NASA and its international partners also plan to construct a mini-space station in orbit around the moon. In NASA’s architecture, that deep space complex, called the Gateway, will serve as a waypoint for astronauts traveling between Earth and the moon.

The 74,000-pound Orion spacecraft is lifted inside the Vehicle Assembly Building. Credit: NASA

The Artemis 1 mission follows Exploration Flight Test 1, the first Orion test mission into Earth orbit.
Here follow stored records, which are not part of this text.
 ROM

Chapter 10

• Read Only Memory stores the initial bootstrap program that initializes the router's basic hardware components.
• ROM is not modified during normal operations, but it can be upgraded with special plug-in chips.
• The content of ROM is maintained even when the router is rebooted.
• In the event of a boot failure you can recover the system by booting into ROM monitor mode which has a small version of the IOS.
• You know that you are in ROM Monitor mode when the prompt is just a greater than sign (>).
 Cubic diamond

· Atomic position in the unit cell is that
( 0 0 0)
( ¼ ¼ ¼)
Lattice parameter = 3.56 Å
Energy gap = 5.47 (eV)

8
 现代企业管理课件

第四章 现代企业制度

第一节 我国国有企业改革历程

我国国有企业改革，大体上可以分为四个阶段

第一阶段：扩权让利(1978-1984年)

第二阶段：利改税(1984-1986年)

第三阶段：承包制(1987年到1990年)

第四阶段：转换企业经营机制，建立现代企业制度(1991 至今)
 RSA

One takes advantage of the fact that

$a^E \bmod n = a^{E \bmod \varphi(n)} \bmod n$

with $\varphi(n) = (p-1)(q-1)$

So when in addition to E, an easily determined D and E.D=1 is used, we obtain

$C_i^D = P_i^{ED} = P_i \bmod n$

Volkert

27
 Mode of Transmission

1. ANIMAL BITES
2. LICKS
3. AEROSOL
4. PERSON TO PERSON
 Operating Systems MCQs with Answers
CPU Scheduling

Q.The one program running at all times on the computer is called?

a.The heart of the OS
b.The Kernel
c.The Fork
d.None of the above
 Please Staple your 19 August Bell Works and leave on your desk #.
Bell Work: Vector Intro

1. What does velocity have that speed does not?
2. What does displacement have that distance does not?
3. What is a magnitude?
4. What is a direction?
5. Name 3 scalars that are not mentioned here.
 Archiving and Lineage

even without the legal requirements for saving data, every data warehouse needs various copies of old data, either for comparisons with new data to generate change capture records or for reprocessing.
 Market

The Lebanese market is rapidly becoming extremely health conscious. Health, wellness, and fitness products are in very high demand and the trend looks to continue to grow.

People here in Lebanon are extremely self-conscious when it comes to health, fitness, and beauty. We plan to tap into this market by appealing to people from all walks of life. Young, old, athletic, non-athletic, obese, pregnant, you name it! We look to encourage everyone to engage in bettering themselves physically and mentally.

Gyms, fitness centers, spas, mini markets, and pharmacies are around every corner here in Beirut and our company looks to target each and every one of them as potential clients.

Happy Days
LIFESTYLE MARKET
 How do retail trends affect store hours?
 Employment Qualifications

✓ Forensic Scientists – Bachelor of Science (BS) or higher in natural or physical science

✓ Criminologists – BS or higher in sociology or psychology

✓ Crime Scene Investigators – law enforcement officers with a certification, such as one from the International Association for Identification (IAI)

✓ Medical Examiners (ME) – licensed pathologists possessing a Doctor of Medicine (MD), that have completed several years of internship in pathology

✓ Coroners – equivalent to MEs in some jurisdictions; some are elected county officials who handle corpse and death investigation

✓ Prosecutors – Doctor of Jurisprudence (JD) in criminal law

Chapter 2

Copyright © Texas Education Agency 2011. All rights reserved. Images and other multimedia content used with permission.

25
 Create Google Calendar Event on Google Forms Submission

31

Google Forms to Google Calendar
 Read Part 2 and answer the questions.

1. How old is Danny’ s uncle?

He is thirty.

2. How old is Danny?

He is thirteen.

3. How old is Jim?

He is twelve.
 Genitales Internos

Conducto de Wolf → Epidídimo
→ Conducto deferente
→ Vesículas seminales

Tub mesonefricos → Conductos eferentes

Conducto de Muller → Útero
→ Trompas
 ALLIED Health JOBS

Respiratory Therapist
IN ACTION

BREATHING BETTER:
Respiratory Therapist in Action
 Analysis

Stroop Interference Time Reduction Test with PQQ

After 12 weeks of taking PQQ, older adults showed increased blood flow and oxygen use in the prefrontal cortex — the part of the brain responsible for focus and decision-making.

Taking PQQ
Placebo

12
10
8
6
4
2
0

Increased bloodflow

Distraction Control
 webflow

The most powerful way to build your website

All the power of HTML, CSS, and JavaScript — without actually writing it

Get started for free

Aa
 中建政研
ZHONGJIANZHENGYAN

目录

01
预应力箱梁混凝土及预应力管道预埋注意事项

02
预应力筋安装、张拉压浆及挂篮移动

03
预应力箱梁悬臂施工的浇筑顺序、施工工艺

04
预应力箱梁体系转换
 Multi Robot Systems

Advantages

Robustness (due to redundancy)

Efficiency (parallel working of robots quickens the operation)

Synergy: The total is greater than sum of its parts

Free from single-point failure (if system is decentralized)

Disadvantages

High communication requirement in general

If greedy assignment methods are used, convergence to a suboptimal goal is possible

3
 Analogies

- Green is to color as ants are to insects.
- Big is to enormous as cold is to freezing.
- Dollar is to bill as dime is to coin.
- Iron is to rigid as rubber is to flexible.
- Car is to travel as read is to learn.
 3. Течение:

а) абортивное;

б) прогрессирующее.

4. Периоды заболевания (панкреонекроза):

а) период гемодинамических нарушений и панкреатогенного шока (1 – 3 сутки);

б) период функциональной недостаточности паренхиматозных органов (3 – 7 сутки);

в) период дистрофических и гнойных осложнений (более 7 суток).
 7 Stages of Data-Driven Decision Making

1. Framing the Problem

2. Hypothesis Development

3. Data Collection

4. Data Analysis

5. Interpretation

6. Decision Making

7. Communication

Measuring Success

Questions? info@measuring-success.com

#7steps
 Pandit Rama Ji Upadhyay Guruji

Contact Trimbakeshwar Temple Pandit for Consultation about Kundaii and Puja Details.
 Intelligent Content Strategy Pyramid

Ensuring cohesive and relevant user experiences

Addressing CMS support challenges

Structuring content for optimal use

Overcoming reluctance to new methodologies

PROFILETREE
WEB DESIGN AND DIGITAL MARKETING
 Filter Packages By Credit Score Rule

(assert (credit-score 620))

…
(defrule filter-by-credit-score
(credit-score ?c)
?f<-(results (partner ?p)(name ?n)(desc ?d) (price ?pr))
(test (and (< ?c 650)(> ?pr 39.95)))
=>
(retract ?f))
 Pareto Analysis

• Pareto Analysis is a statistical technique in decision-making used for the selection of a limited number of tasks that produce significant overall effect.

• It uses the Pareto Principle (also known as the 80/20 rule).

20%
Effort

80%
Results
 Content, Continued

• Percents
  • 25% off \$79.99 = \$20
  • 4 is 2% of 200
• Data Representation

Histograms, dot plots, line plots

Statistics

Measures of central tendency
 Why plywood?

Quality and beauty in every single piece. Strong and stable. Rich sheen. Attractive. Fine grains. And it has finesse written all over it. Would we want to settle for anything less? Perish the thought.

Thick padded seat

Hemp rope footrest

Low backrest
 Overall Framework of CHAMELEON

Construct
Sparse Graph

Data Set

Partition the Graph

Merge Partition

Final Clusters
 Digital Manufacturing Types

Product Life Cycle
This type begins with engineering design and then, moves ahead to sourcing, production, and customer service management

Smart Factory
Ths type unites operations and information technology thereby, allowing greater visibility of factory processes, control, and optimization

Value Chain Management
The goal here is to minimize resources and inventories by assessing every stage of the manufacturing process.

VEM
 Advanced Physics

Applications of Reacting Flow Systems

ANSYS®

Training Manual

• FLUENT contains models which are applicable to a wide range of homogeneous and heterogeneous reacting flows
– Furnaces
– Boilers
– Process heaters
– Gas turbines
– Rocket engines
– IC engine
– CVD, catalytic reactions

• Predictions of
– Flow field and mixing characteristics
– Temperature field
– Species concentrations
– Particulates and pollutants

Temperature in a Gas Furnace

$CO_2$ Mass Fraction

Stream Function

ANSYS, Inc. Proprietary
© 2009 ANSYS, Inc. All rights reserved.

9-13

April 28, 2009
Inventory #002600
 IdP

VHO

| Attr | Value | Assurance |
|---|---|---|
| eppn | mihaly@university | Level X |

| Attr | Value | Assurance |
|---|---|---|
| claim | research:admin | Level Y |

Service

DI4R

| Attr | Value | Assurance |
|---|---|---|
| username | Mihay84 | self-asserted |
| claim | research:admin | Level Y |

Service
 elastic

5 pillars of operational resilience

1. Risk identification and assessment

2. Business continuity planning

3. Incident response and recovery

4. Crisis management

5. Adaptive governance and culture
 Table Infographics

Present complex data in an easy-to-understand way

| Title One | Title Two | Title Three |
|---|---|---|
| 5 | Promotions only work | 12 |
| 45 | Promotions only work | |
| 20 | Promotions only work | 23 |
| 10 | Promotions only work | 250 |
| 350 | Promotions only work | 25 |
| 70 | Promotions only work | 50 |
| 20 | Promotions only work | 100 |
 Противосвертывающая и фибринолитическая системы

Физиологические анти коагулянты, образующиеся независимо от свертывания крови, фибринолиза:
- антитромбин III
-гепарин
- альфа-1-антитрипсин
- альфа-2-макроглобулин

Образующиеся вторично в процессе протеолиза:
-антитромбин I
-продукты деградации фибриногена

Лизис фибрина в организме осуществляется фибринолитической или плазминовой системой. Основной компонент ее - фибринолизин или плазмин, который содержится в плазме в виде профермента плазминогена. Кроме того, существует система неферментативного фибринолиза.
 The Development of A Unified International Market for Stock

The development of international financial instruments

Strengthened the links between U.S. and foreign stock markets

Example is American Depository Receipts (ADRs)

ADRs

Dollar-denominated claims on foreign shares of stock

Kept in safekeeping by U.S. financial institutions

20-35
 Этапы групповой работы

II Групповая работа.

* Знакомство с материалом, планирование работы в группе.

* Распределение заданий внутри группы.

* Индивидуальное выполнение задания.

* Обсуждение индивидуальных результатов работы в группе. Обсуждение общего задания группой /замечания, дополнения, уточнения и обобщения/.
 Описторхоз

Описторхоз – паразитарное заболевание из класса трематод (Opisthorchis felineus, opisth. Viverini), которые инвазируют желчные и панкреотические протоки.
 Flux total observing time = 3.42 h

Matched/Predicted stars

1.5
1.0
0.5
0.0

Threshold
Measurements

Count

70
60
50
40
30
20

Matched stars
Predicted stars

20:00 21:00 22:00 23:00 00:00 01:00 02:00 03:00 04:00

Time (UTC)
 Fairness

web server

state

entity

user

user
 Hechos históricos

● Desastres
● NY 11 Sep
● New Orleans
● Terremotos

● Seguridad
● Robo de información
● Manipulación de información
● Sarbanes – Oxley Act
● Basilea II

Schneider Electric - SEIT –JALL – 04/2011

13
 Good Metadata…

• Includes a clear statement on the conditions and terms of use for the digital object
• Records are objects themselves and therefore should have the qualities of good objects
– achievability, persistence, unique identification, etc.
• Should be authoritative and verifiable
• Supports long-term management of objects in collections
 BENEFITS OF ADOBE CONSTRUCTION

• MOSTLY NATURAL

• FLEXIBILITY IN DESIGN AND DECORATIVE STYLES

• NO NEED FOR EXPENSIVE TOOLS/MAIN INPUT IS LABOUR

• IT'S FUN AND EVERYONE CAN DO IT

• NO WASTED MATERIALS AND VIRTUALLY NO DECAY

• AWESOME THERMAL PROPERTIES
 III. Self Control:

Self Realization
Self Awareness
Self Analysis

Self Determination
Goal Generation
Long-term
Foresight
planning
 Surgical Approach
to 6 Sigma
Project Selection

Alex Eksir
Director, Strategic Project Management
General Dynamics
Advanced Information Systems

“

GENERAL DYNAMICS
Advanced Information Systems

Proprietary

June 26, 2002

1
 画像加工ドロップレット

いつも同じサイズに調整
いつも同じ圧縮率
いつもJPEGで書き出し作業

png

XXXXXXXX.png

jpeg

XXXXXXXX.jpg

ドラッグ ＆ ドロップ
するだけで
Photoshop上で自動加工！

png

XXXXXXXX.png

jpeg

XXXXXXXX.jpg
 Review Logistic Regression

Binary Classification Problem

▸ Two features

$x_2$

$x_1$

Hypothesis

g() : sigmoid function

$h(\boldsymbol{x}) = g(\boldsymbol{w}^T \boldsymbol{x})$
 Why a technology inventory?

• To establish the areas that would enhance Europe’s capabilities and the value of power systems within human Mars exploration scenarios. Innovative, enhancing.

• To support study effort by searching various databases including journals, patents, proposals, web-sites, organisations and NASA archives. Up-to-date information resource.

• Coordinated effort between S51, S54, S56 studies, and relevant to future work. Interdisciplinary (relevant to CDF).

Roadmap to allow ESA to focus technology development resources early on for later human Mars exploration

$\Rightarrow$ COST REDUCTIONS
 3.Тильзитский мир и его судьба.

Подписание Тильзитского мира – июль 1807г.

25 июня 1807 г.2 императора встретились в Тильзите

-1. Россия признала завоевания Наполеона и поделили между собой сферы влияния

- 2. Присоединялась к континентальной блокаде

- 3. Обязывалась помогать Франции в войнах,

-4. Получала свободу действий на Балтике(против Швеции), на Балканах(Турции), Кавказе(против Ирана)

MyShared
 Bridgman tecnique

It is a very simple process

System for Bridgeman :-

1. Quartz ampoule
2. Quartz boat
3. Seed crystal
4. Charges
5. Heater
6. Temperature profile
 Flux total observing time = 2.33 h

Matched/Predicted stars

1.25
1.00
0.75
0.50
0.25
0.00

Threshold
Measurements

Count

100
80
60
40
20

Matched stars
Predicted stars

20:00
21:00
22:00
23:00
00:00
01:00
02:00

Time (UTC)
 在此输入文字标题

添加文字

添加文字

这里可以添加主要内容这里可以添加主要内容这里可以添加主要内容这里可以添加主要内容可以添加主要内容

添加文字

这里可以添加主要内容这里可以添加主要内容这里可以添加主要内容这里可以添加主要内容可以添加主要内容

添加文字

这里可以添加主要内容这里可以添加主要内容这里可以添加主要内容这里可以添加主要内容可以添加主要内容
That flight did not include an active service module.

NASA and Lockheed Martin began developing the Orion spacecraft in 2006 under the Constellation moon program, which was canceled in 2010. The Orion spacecraft survived the cancellation of the constellation program, and NASA announced an agreement with the European Space Agency in 2013 for Airbus to manufacture service modules for Orion missions.

The service module contains the Orion spacecraft’s power generation system, including solar arrays, cooling radiators, propellant tanks, and main engine.

Artemis 1 will be the first flight of NASA’s Space Launch System, a heavy-lift rocket a decade in the making.

The Obama administration and Congress agreed to redirect NASA’s deep space exploration program in 2011 toward an eventual mission to Mars. The change saw the birth of the SLS program. At that time, NASA hoped to launch the first SLS test flight in 2017.

Under the Trump administration, the exploration program was re-focused on the moon and was renamed Artemis, the twin sister of Apollo in Greek mythology.

The Artemis 1 mission will send the Orion spacecraft on a voyage to orbit the moon. The flight will last at least three weeks — and possibly as long as six weeks — before the capsule returns to Earth for a splashdown in the Pacific Ocean.

If the mission goes well, NASA plans to launch the next Artemis mission — Artemis 2 — as soon as late 2023 with three NASA astronauts and one Canadian astronaut on-board. That flight will carry the crew around the far side of the moon and back to Earth.

During the swing behind the far side of the moon, the astronauts will reach distances farther than anyone has traveled from Earth, beating a record set on the Apollo 13 mission in 1970.